---------- Source text ----------

Santa Barbara Women's March
James Bruce

More than 6,000 protestors gathered, thronged, and rallied in De la Guerra Plaza this Saturday — far more than anyone can remember happening before, and way beyond what police and organizers alike expected — in response to the inauguration of Donald J. Trump as 45th President of the United States. Like the bigger marches taking place in Washington D.C., Los Angeles, and throughout the nation and the world, Santa Barbara’s rally was a women’s march, though many men participated and many issues other than women’s rights were championed.

Beverly Holley

The prospect of a Trump White House has horrified and galvanized Santa Barbara’s liberal and Democratic residents, but the spirit at Saturday’s rally was defiantly upbeat rather than angry. Many participating spent considerable time crafting placards to carry. “Make America Sane Again,” read one. “Love Trumps Hate,” read another. Many riffed on Trump’s infamous boast about getting away with “grabbing women by their pussy,” and others expanded on this theme, carrying signs reading “Viva la Vulva,” or “My Pussy, My Choice.” One male protestor referenced his own genitalia, with a sign reading, “No Dick-tatorship.”

Bill Howard

After listening to speeches by Santa Barbara Mayor Helene Schneider, councilmember Cathy Murillo, Assemblymember Monique Limon, and Planned Parenthood executive Jenna Tosh, the crowd marched down State Street to the beach. While most turned around and marched back to De la Guerra Plaza, a sizable group split off and headed to Pershing Park.

----------

* **Actions to take**
a: Restate the passage of the Santa Barbara march report from "After listening to" up to and including "to Pershing Park.", with "State Street" changed to "Main Street".
b: Condense the paragraph of the Santa Barbara march report that begins "After listening to speeches" into a short bulleted list that keeps its main facts.

---------- Given information ----------

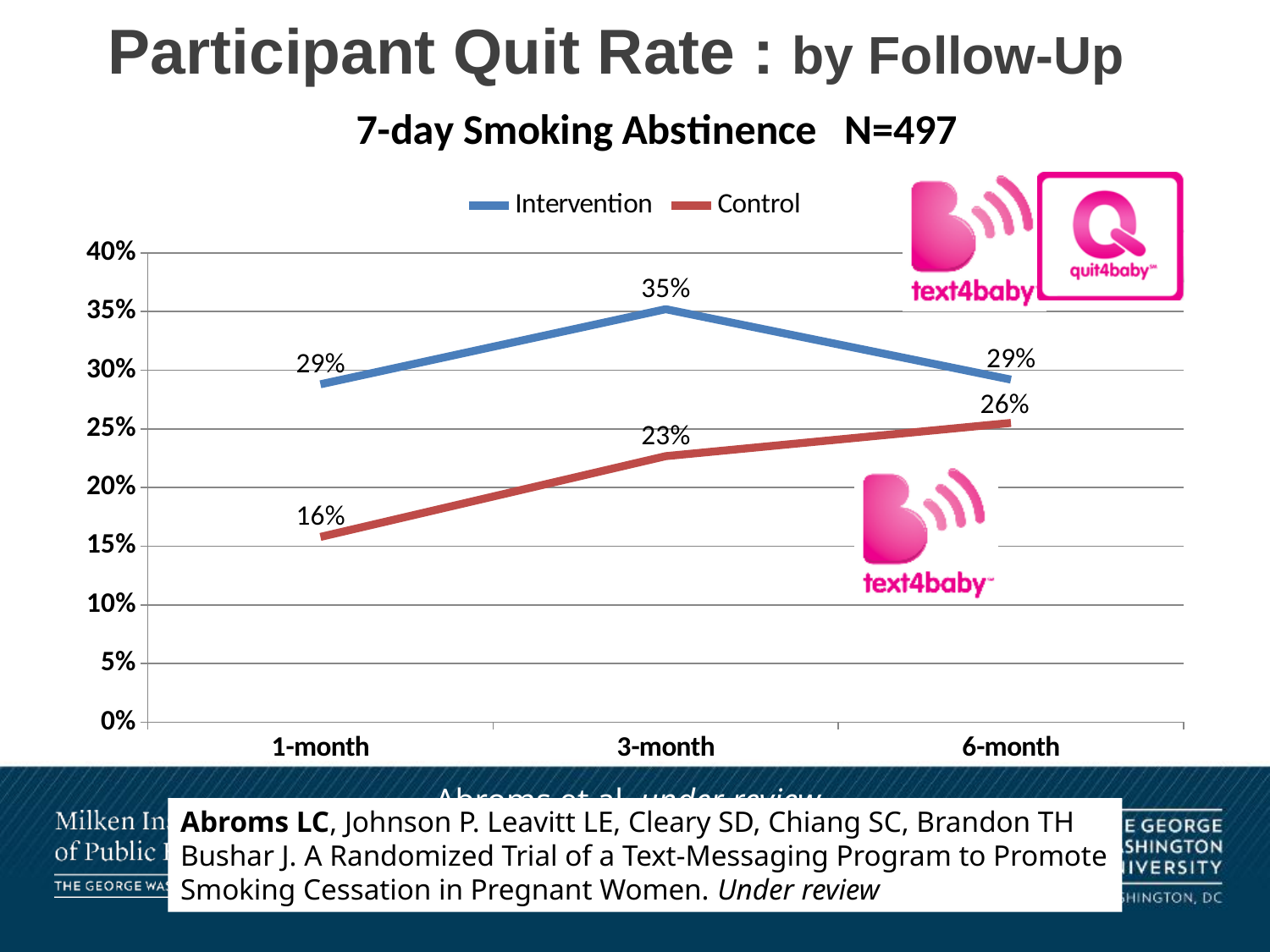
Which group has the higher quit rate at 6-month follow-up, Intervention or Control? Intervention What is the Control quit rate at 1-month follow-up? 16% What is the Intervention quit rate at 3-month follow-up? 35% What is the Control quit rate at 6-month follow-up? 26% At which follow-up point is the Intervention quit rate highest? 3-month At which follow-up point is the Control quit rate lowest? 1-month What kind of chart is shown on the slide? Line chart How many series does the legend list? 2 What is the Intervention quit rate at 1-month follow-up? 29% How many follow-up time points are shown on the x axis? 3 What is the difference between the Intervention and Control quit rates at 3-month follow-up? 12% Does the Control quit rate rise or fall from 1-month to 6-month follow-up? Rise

----------

* **Responses in order**
a:
After listening to speeches by Santa Barbara Mayor Helene Schneider, councilmember Cathy Murillo, Assemblymember Monique Limon, and Planned Parenthood executive Jenna Tosh, the crowd marched down Main Street to the beach. While most turned around and marched back to De la Guerra Plaza, a sizable group split off and headed to Pershing Park.

b:
- Speakers: Santa Barbara Mayor Helene Schneider, councilmember Cathy Murillo, Assemblymember Monique Limon, and Planned Parenthood executive Jenna Tosh.
- After the speeches, the crowd marched down State Street to the beach.
- Most marchers returned to De la Guerra Plaza.
- A sizable group split off toward Pershing Park.